I’m running out of words to describe the increasingly bizarre happenings in parliament. This week, we’ve had climate protestors stripping off in the public gallery, waste water pouring through the roof and into the press gallery, the first tied vote in more than a quarter of a century, a crucial bill to stop a No Deal Brexit get through the Commons by just ONE vote, a Tory MP (Nick Boles) defect from his party right in front of our eyes and walk across the chamber to the opposition benches, and the ‘admonishment’ of Mr Dominic Cummings (who ran the Vote Leave campaign) for a rare case of contempt of parliament (watch my speech about this in my capacity as chair of parliament’s Privileges Committee here). MPs’ nerves are becoming utterly shredded: none of this is normal.
Brexit is characterised by daily twists and turns, yet there’s no certainty about our final destination. We’ve had more indicative votes to try to establish MPs’ preferred deal, the bill to avoid a No Deal Brexit went through the Commons in a single day and is now being rushed through the Lords, and the Prime Minister and Jeremy Corbyn are holding talks to see if a cross-party way ahead can be agreed between them. As I write, it hasn’t. I fear, as ever, the PM is refusing to budge on her refusal to be part of a customs union, or to contemplate a public vote to confirm any deal agreed by the politicians. It will be impossible to make any sort of progress if she remains so intransigent.
I’ve tried to use my votes in parliament this week to do everything possible to help get a deal that can be put back to the country for ratification. Many colleagues have done likewise, as we desperately try to find a compromise that might not meet all our own preferences, but we really believe it’s vital to reach a consensus in the best interests of the country. If the bill to prevent a No Deal Brexit survives the House of Lords, that should at least give us more time to seek a sensible solution. But with parliamentary business changing virtually hour by hour, it’s impossible to predict what will happen.
In between all the parliamentary drama and following the appalling attack in New Zealand last month, I’ve been pressing the Home Secretary to bring forward the funding he’s promised to improve security at mosques and other places of worship. I raised it with him in the chamber on Monday here, and subsequently organised a letter, signed by 91 politicians, seeking more details. It’s so important to keep all our communities safe, and I’m making this my top priority, with meetings arranged in the next few days with both Greater Manchester Police and members of the local community.
I was very pleased to co-chair an important and informative meeting with my colleague David Lammy MP this week about the so-called ‘hostile environment’ for immigrants. A climate of suspicion and restrictive checks on non-UK nationals means some don’t receive the healthcare they need, or their children miss out on school, or they can’t open bank accounts, or landlords refuse to rent to them. These are people who are often working, paying UK tax, contributing to our economy, providing the workforce we need in a whole range of sectors from health and social care to food processing to hospitality to construction. Yet too often, they’re treated disgracefully. But at last there has been some good news for the Windrush generation, who arrived here many decades ago from Caribbean and other Commonwealth countries, worked and settled here, and brought up their families – and were then told (completely wrongly) that they had no right to remain in this country. After many months, a compensation scheme has finally been announced, and I’ll be meeting constituents who may be able to benefit from the scheme shortly.

(Saved data entries)
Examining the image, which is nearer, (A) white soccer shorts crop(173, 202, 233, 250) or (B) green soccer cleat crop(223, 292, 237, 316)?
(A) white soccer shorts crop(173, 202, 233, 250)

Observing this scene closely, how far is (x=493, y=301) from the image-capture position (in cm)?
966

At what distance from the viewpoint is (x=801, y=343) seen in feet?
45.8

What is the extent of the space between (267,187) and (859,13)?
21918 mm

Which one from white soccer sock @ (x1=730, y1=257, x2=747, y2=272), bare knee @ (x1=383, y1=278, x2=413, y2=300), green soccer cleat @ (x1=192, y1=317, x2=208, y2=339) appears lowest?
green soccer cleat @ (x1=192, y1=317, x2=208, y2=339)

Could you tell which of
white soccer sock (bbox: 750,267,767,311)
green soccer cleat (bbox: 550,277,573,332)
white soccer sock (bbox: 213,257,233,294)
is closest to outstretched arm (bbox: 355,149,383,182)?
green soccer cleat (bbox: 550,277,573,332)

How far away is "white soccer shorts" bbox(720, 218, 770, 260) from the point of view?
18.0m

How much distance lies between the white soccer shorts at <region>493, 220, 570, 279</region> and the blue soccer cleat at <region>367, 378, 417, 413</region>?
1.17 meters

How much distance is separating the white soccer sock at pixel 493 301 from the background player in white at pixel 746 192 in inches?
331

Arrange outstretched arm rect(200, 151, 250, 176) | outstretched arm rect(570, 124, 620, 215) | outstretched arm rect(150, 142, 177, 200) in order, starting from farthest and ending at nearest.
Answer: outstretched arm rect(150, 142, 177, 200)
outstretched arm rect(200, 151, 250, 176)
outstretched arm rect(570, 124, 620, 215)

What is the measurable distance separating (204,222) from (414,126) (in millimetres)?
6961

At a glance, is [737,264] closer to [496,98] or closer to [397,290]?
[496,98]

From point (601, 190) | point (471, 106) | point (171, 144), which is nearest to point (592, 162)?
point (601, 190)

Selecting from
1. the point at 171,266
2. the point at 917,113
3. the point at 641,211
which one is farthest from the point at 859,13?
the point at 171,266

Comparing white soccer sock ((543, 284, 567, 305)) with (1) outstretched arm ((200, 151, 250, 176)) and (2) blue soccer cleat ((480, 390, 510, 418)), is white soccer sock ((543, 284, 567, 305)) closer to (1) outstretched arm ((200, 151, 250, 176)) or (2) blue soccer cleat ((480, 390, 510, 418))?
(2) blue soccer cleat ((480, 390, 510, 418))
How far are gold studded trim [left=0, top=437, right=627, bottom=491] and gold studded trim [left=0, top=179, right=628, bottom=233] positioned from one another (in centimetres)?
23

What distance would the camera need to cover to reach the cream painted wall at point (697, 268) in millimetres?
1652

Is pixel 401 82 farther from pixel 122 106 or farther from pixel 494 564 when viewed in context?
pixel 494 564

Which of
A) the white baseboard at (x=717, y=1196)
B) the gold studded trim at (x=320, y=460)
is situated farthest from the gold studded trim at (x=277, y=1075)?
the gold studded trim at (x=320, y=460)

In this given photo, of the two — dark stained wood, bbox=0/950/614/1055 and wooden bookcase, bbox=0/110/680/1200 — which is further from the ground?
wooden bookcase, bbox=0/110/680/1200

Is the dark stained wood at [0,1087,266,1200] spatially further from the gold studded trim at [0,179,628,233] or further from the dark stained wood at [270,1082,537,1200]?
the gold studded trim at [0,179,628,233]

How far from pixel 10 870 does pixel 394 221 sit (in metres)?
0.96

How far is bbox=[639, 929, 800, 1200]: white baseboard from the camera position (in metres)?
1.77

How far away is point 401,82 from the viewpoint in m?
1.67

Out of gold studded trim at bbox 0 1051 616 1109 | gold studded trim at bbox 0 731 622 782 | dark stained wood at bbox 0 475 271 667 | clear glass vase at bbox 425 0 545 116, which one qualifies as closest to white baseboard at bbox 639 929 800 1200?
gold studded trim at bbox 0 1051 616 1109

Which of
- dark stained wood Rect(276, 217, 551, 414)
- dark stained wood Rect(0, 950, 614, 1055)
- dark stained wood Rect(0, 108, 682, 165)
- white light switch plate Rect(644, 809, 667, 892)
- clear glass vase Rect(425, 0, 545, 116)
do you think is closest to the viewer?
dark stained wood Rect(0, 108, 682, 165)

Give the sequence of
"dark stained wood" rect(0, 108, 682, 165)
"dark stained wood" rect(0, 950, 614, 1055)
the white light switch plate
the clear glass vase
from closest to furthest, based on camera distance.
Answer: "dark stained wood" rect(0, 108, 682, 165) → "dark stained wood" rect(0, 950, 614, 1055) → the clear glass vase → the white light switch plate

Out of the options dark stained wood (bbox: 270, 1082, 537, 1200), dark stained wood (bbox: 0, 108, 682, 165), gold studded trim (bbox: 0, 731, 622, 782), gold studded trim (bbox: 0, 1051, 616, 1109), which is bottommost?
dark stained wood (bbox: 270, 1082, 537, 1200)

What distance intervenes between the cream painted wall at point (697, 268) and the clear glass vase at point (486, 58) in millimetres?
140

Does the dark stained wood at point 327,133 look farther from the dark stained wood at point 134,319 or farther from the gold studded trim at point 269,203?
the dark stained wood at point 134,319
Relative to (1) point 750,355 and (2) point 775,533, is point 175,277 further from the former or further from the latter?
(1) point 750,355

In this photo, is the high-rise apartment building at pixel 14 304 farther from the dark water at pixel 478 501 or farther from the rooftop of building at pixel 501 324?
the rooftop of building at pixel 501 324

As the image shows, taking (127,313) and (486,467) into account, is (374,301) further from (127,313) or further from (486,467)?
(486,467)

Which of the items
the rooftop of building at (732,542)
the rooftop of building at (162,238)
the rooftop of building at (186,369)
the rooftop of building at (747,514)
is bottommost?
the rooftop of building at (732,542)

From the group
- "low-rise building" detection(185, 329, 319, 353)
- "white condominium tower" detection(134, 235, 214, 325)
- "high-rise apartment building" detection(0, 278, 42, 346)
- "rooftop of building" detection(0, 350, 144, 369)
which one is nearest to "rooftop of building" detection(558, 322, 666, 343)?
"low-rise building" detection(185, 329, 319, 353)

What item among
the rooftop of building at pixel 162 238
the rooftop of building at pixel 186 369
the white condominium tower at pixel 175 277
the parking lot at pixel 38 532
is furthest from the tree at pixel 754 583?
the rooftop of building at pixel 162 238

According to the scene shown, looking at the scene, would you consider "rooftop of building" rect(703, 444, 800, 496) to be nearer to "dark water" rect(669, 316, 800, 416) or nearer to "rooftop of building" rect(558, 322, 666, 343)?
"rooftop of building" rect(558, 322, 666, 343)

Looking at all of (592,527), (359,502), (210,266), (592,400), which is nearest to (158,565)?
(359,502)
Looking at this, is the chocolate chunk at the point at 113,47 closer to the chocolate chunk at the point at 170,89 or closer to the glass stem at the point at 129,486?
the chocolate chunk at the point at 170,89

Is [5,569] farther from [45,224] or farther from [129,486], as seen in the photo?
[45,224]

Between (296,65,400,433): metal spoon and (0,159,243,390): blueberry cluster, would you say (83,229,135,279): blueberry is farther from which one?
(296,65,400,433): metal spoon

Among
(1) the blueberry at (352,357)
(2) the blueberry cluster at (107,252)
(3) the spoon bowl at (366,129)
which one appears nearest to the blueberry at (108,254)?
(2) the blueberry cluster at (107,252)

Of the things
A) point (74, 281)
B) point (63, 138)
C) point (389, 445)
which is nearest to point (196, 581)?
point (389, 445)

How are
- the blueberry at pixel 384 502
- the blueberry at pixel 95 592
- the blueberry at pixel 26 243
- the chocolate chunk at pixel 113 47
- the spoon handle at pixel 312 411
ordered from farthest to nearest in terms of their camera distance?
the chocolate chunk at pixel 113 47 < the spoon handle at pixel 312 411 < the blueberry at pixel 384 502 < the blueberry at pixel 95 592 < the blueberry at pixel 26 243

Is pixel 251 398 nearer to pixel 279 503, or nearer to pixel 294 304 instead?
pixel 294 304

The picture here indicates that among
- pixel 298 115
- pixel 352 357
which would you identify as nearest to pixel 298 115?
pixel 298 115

- Tasks and exercises -
A: Based on the parliamentary update, explain why it would matter if the bill to prevent a No Deal Brexit survives the House of Lords.
B: Return the part of the parliamentary update starting at "I’ve tried to" and ending at "what will happen.", copied word for word.

- Answers to each task -
A: If that bill survives the House of Lords, it should at least give MPs more time to seek a sensible solution on Brexit.

B:
I’ve tried to use my votes in parliament this week to do everything possible to help get a deal that can be put back to the country for ratification. Many colleagues have done likewise, as we desperately try to find a compromise that might not meet all our own preferences, but we really believe it’s vital to reach a consensus in the best interests of the country. If the bill to prevent a No Deal Brexit survives the House of Lords, that should at least give us more time to seek a sensible solution. But with parliamentary business changing virtually hour by hour, it’s impossible to predict what will happen.